# Star Schema Data Model

In preparation for visualising the data in `Power BI`, the masterfile is transformed into a star schema data model.

All dimenion tables have a `one-to-many` relationship with the fact table.

![Star Schema](attachment:image.png)

In [1]:
from pathlib import Path
import os
import pandas as pd
import openpyxl as xl

pd.set_option('display.max_columns', None)
pd.set_option('display.max_rows', None)
pd.options.mode.chained_assignment = None

# Load files

In [2]:
def loadFile(p, extension):
    path = Path(p)
    
    if extension == 'xlsx':
        df = pd.read_excel(path)
    elif extension == 'csv':
        df = pd.read_csv(path, low_memory = False)
    else:
        print('Extension not supported')
    
    return df

First, the clean dataset

In [3]:
filePath = '../Data/Processed/streaming-services-clean-masterfile.csv'
master_df = loadFile(filePath, 'csv') # clean masterfile

Then, the reference files

In [4]:
filePath = '../Data/Staging/table-fields.xlsx' # details which fields are in each dimension / fact table
dfFields = loadFile(filePath, 'xlsx') # For dimension fields retrieval

filePath = '../Data/Staging/table-columns.xlsx' # details the primary key columns
dfColumnKeys = loadFile(filePath, 'xlsx') # For column-key mapping in data model

# Create `dimension` tables

<div class="alert alert-block alert-danger">
    <b>NOTE:</b> <i>fact_media</i> must be done separately
</div>

Retrieve dimension table names

In [5]:
DIM_TABLE_NAMES = list(dfFields[dfFields['Table'] != 'fact_media']['Table'])

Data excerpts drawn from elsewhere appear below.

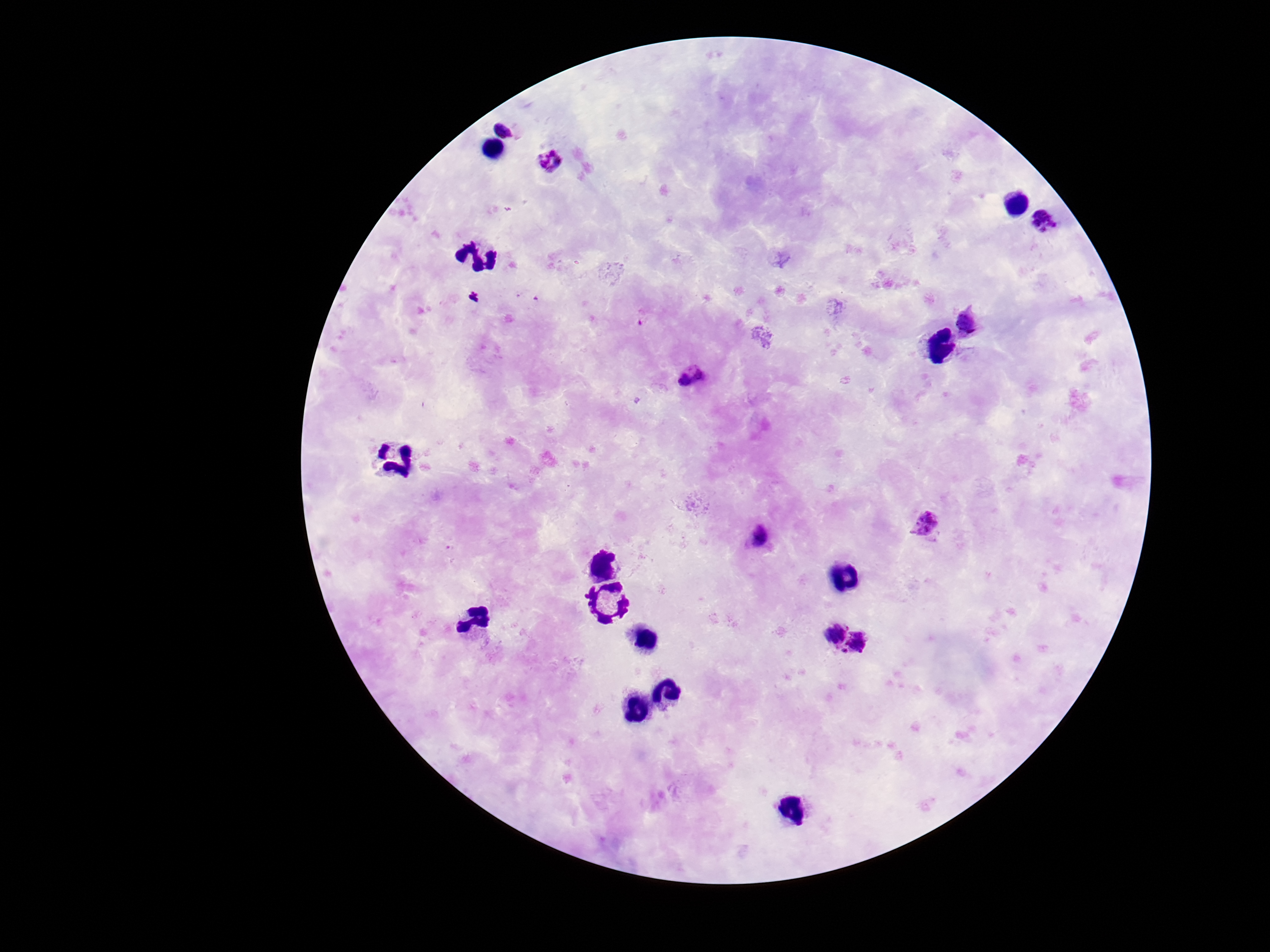
stain = Giemsa
capture = smartphone camera through the microscope eyepiece
preparation = thick peripheral-blood smear
Plasmodium parasite locations = approximate centers as [x, y] in pixels: [506, 126], [551, 163], [1048, 222], [971, 324], [692, 373], [927, 525], [762, 536], [827, 628], [864, 645]
magnification = 100x
field of view = single
image size = 1270×952 pixels
patient malaria status = positive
Report the malaria status of this cell.
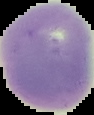

Uninfected.

Image is 94×115 pixels. Cell region segmented out of the field of view; the surrounding area is masked to black. From a thin blood film.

### Define functions to help with table creation

#### A function that retrieves all columns for each dimension table

In [6]:
def extractTableCols(fieldsDf, table):
    
    cols = list(fieldsDf[fieldsDf['Table'] == table]['Field'])
    
    return cols

#### A function that creates a sorted dataframe for each table

In [7]:
def createDataFrames(mainDf, fieldsDf, keysDf, tableNames):
    
    dfList = []
    
    for name in tableNames:
        tableCols = extractTableCols(fieldsDf, name)
        keyCol = keysDf[keysDf['Table'] == name]['Key'].iat[0]
        
        df = mainDf[tableCols]
        df = df.drop_duplicates(subset=[keyCol]).sort_values(by=[keyCol], ignore_index=True)
        
        dfList.append(df)
        
    return dfList

#### A function that creates a dimension table with keys

In [8]:
def createDimTables(mainDf, fieldsDf, keysDf, tableNames):
    listDf = createDataFrames(mainDf, fieldsDf, keysDf, tableNames)
    dimTables = []
    index = 0

    for df in listDf:
        colName = tableNames[index]
        keyName = colName.capitalize() + 'Key'

        df = df.reset_index().rename(columns={'index':keyName})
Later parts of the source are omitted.